DOCUMENT TEXT =

◆ ◆ ◆ ◆ ◆

Such will be the result of a fair and attentive perusal of the "Origines Liturgicæ;" but a critical examination of the subject will afford abundant occupation for the inquiring theologian. Mr. Palmer commences his Dissertation by restricting the term Liturgy to the sense which it bears in the writings of the ancients, as denoting the service used in the celebration of the eucharist. Thus it is synonymous with the word "missa" in the western church; and it was with this service that all the primitive liturgies were connected. An opinion seems to have commonly prevailed that there was originally some one Apostolic form of Liturgy, to which all the ancient forms, of which there are any notices in the Patristical writings, must eventually be reduced. From the difference, however, which exists in their several forms and substance, such a supposition is scarcely probable. But let us hear Mr. Palmer :

After a careful examination of the primitive liturgies of the Christian Church, it appears to me, that they may all be reduced to four, which have been used in different churches from a period of profound antiquity. The first may be entitled the great Oriental Liturgy, as it seems to have prevailed in all the Christian Churches from the Euphrates to the Hellespont, and from the Hellespont to the southern extremity of Greece. The second was the Alexandrian, which from time immemorial has been the liturgy of Egypt, Abyssinia, and the country extending along the Mediterranean sea towards the west. The third was the Roman, which prevailed throughout the whole of Italy, Sicily, and the civil diocese of Africa. The fourth was the Gallican, which was used throughout Gaul and Spain, and probably in the exarchate of Ephesus until the fourth century. These four great liturgies appear to have been the parents of all the forms now extant, and indeed of all which we can in any manner discover: and their antiquity was so very remote, their use so extensive in those ages when bishops were most independent, that it seems difficult to place their origin at a lower period than the apostolic age. The liberty which every Christian Church plainly had and exercised, in the way of improving its formularies, confirms the antiquity of the four great liturgies; for where this liberty existed, it could have been scarcely any thing else but reverence for the apostolical source from which the original liturgies were

derived, that prevented an infinite variety of formularies, and preserved the substantial uniformity which we find to have prevailed in vast districts of the primitive Church.

◆ ◆ ◆ ◆ ◆

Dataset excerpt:
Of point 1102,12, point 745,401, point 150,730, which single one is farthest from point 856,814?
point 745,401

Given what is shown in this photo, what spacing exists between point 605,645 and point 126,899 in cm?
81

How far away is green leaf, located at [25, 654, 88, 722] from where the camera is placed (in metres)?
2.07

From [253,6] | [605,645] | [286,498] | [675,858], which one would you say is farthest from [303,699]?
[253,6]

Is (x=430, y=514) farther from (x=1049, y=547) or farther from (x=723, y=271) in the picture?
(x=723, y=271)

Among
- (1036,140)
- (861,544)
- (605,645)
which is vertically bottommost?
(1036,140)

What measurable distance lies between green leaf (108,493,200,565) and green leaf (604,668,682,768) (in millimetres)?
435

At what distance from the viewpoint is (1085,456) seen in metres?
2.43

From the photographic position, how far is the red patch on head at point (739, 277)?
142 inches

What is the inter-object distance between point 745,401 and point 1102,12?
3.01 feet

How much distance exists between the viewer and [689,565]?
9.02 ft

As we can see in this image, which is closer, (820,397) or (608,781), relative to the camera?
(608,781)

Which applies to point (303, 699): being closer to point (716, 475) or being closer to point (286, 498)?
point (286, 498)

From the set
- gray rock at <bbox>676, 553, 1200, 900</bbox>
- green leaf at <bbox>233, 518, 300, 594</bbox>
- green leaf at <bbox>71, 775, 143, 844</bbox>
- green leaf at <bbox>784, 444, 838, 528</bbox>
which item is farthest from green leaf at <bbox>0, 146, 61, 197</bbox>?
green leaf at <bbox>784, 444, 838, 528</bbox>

◆ ◆ ◆ ◆ ◆

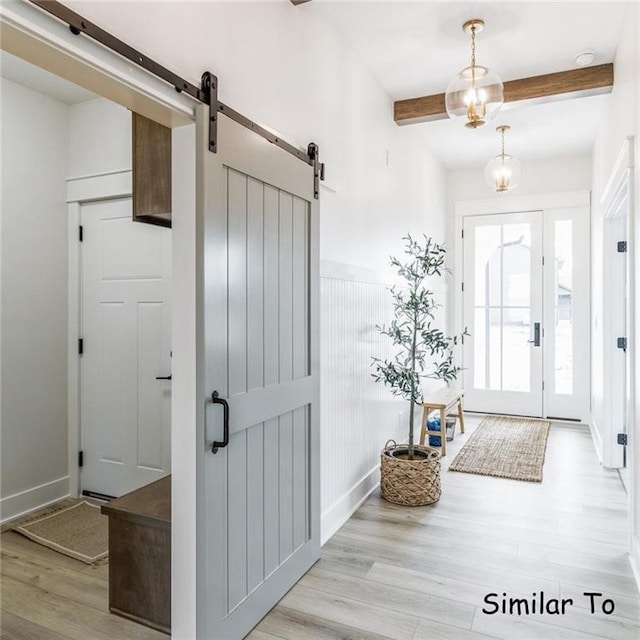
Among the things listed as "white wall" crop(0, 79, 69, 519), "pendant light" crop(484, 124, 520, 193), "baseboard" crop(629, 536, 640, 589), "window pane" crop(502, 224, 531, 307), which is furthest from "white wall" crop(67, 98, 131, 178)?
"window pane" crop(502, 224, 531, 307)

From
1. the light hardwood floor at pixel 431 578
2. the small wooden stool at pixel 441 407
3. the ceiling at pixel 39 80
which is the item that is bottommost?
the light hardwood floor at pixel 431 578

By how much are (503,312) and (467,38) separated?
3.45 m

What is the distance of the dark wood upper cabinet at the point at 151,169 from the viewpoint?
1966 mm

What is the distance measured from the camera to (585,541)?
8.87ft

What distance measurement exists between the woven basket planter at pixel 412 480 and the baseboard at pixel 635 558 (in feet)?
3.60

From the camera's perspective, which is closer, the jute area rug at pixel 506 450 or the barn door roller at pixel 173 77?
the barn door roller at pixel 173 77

◆ ◆ ◆ ◆ ◆

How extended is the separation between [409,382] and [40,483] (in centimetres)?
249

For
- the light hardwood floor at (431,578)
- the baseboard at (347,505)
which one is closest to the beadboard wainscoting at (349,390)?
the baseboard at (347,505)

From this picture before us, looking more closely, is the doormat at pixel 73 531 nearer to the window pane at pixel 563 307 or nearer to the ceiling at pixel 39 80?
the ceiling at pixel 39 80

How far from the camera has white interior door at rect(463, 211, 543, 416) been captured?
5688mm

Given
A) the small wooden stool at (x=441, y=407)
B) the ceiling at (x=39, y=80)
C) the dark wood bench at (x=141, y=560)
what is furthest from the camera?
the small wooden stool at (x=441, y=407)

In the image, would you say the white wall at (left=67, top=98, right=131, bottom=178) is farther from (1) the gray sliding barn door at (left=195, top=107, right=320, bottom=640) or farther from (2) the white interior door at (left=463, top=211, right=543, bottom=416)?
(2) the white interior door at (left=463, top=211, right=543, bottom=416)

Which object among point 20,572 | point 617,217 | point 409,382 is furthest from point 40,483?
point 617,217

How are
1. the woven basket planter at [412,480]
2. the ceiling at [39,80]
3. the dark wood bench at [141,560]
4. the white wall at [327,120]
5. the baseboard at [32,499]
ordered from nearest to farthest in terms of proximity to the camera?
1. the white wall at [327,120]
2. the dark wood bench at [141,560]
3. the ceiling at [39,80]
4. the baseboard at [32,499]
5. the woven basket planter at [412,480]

◆ ◆ ◆ ◆ ◆

WHAT IS BEING ASKED =
Reproduce everything from "derived, that prevented" down to "the primitive Church." in the text on the primitive liturgies above.

OUTPUT FOR THIS TASK =
derived, that prevented an infinite variety of formularies, and preserved the substantial uniformity which we find to have prevailed in vast districts of the primitive Church.